▶ **Task description**: Set down every line below, word for word.

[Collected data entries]

________________________

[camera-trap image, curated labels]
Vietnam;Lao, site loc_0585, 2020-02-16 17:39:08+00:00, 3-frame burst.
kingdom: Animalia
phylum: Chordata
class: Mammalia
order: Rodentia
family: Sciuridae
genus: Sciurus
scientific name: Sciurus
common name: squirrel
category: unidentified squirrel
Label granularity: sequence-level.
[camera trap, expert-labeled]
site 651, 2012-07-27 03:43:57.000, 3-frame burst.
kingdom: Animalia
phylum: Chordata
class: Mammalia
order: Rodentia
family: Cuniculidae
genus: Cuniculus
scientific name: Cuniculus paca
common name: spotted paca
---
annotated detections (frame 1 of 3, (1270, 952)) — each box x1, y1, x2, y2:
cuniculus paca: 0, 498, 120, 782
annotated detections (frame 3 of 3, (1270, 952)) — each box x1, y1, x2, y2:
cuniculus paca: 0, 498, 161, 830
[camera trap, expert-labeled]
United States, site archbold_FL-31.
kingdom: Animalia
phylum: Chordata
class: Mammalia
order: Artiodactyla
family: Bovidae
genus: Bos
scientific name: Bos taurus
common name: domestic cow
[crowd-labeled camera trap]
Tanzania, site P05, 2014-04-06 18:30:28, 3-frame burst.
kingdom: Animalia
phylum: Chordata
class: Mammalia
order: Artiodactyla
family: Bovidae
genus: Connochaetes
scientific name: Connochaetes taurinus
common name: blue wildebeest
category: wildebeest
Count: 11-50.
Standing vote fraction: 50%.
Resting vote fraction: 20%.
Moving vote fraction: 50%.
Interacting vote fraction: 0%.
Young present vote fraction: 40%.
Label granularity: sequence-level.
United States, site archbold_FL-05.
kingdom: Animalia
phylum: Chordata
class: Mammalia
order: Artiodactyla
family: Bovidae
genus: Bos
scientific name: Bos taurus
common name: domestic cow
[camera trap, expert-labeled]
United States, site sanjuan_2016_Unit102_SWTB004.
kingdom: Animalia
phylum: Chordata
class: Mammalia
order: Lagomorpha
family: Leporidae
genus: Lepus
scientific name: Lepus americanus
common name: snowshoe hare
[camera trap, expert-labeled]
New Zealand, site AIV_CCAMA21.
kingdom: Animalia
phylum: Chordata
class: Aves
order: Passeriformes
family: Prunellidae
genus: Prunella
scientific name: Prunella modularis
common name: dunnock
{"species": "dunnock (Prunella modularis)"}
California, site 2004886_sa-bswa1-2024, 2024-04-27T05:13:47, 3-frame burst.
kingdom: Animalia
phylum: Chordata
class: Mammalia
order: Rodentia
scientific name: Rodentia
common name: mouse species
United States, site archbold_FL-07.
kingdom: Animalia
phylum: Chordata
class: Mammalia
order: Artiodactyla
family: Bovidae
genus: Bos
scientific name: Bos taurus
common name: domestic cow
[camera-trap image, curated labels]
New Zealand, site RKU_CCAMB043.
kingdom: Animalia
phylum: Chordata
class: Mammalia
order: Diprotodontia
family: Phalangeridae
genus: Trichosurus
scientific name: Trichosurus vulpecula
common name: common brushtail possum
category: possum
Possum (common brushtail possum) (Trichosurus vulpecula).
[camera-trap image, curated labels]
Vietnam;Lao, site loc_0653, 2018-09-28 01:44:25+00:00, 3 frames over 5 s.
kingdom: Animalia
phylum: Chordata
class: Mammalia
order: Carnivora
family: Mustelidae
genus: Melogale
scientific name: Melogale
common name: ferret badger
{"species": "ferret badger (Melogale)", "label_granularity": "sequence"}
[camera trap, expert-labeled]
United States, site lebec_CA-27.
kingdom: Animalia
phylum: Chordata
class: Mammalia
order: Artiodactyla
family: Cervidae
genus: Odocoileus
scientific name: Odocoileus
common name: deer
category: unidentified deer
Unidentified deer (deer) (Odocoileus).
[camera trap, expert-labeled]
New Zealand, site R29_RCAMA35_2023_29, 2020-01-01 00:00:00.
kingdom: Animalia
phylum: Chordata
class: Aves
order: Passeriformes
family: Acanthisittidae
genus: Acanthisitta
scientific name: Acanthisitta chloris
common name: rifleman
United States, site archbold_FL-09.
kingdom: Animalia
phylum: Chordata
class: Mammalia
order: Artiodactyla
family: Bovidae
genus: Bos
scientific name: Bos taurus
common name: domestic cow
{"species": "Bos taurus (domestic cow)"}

________________________

▶ **Your response**:
[camera-trap image, curated labels]
Vietnam;Lao, site loc_0585, 2020-02-16 17:39:08+00:00, 3-frame burst.
kingdom: Animalia
phylum: Chordata
class: Mammalia
order: Rodentia
family: Sciuridae
genus: Sciurus
scientific name: Sciurus
common name: squirrel
category: unidentified squirrel
Label granularity: sequence-level.
[camera trap, expert-labeled]
site 651, 2012-07-27 03:43:57.000, 3-frame burst.
kingdom: Animalia
phylum: Chordata
class: Mammalia
order: Rodentia
family: Cuniculidae
genus: Cuniculus
scientific name: Cuniculus paca
common name: spotted paca
---
annotated detections (frame 1 of 3, (1270, 952)) — each box x1, y1, x2, y2:
cuniculus paca: 0, 498, 120, 782
annotated detections (frame 3 of 3, (1270, 952)) — each box x1, y1, x2, y2:
cuniculus paca: 0, 498, 161, 830
[camera trap, expert-labeled]
United States, site archbold_FL-31.
kingdom: Animalia
phylum: Chordata
class: Mammalia
order: Artiodactyla
family: Bovidae
genus: Bos
scientific name: Bos taurus
common name: domestic cow
[crowd-labeled camera trap]
Tanzania, site P05, 2014-04-06 18:30:28, 3-frame burst.
kingdom: Animalia
phylum: Chordata
class: Mammalia
order: Artiodactyla
family: Bovidae
genus: Connochaetes
scientific name: Connochaetes taurinus
common name: blue wildebeest
category: wildebeest
Count: 11-50.
Standing vote fraction: 50%.
Resting vote fraction: 20%.
Moving vote fraction: 50%.
Interacting vote fraction: 0%.
Young present vote fraction: 40%.
Label granularity: sequence-level.
United States, site archbold_FL-05.
kingdom: Animalia
phylum: Chordata
class: Mammalia
order: Artiodactyla
family: Bovidae
genus: Bos
scientific name: Bos taurus
common name: domestic cow
[camera trap, expert-labeled]
United States, site sanjuan_2016_Unit102_SWTB004.
kingdom: Animalia
phylum: Chordata
class: Mammalia
order: Lagomorpha
family: Leporidae
genus: Lepus
scientific name: Lepus americanus
common name: snowshoe hare
[camera trap, expert-labeled]
New Zealand, site AIV_CCAMA21.
kingdom: Animalia
phylum: Chordata
class: Aves
order: Passeriformes
family: Prunellidae
genus: Prunella
scientific name: Prunella modularis
common name: dunnock
{"species": "dunnock (Prunella modularis)"}
California, site 2004886_sa-bswa1-2024, 2024-04-27T05:13:47, 3-frame burst.
kingdom: Animalia
phylum: Chordata
class: Mammalia
order: Rodentia
scientific name: Rodentia
common name: mouse species
United States, site archbold_FL-07.
kingdom: Animalia
phylum: Chordata
class: Mammalia
order: Artiodactyla
family: Bovidae
genus: Bos
scientific name: Bos taurus
common name: domestic cow
[camera-trap image, curated labels]
New Zealand, site RKU_CCAMB043.
kingdom: Animalia
phylum: Chordata
class: Mammalia
order: Diprotodontia
family: Phalangeridae
genus: Trichosurus
scientific name: Trichosurus vulpecula
common name: common brushtail possum
category: possum
Possum (common brushtail possum) (Trichosurus vulpecula).
[camera-trap image, curated labels]
Vietnam;Lao, site loc_0653, 2018-09-28 01:44:25+00:00, 3 frames over 5 s.
kingdom: Animalia
phylum: Chordata
class: Mammalia
order: Carnivora
family: Mustelidae
genus: Melogale
scientific name: Melogale
common name: ferret badger
{"species": "ferret badger (Melogale)", "label_granularity": "sequence"}
[camera trap, expert-labeled]
United States, site lebec_CA-27.
kingdom: Animalia
phylum: Chordata
class: Mammalia
order: Artiodactyla
family: Cervidae
genus: Odocoileus
scientific name: Odocoileus
common name: deer
category: unidentified deer
Unidentified deer (deer) (Odocoileus).
[camera trap, expert-labeled]
New Zealand, site R29_RCAMA35_2023_29, 2020-01-01 00:00:00.
kingdom: Animalia
phylum: Chordata
class: Aves
order: Passeriformes
family: Acanthisittidae
genus: Acanthisitta
scientific name: Acanthisitta chloris
common name: rifleman
United States, site archbold_FL-09.
kingdom: Animalia
phylum: Chordata
class: Mammalia
order: Artiodactyla
family: Bovidae
genus: Bos
scientific name: Bos taurus
common name: domestic cow
{"species": "Bos taurus (domestic cow)"}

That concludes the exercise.